Earnings reports are likely to dominate investor attention again over the next few trading days, so let’s look at a few highly anticipated reports from…
Disney’s streaming stats
The sharp rally in Disney’s stock price over the past few months has mostly come from surging investor enthusiasm about its pivot toward selling its content directly to consumers. On Tuesday, the entertainment giant will finally provide some hard numbers that either confirm that early optimism or reduce Wall Street’s expectations. Investors will be following subscriber additions to see if the positive trend continued past the initial launch period.

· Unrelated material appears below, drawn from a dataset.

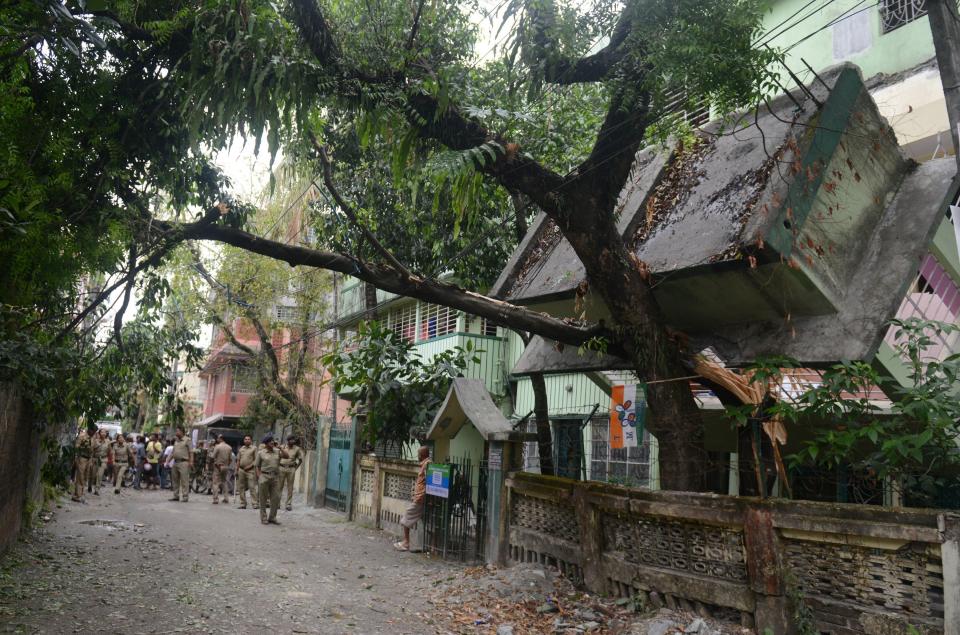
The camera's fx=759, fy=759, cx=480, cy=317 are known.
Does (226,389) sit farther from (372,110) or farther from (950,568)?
(950,568)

Just as importantly, we’ll get an idea of how valuable the service is to consumers if Disney reveals metrics such as cancellation rates and streaming engagement.
Investors will also be watching for updates on theme park attendance rates, which have trended lower in a few key resorts lately even as overall spending levels rise. Disney is hoping new attractions such as Star Wars: Galaxy’s Edge might help spur that rebound. Finally, look for CEO Bob Iger and his team to discuss their film pipeline following a second straight year in which the company dominated the global box office.
iRobot’s holiday performance
Many stocks were hurt by the trade war between China and the U.S., but iRobot can claim some of the most direct damage from that skirmish. As tariffs rocketed to 25% for some of imported products, the industry swung from sharp gains to modest declines just in the space of nine months. The stock price responded by falling 40% for the year, after having risen 60% through the first quarter of 2019.
On Wednesday, investors will find out whether the Roomba maker’s strategic shift allowed it to arrest that operating slide during the all-important holiday season. For signs of success there, keep a watch on iRobot’s unit volumes, which slipped into negative territory in the U.S. last quarter. Gross profit margin will also be key to watch, since the company slashed prices in the fall in a bid to protect market share.
The future focus will be management’s reading of the health of the industry into 2020. Robust demand in 2018 gave way to a slump last year, and we’ll soon find out whether that slowdown was just a temporary speed bump for the robotic cleaning device niche.